===== EXERCISE DATA =====
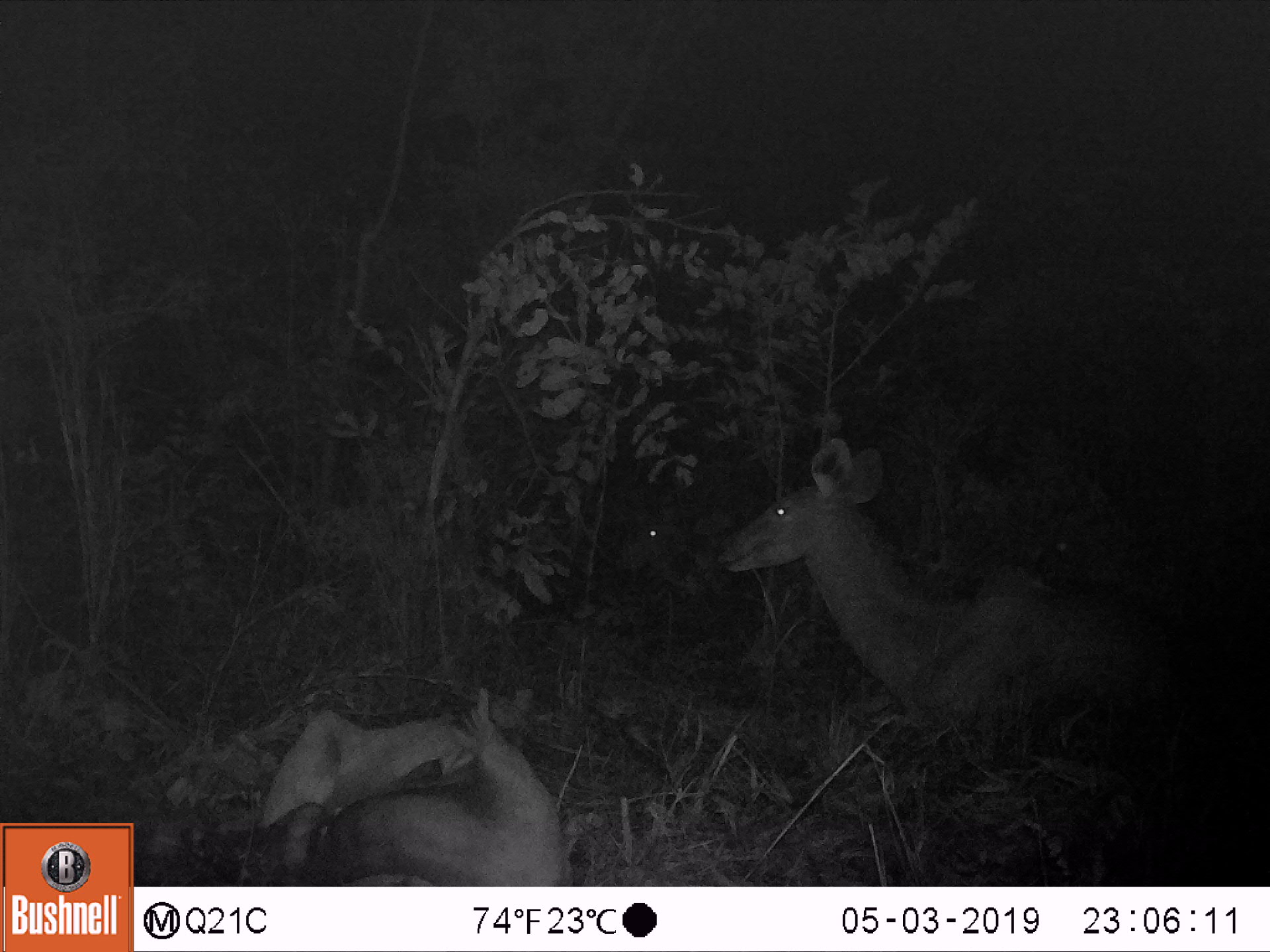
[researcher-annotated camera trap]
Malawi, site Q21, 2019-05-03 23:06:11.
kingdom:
=====
GOAL OF THE EXERCISE: Only the text of the listing should be returned, exactly and in full; no image goes into the copy.

RESULT OF THIS TASK:
[researcher-annotated camera trap]
Malawi, site Q21, 2019-05-03 23:06:11.
kingdom:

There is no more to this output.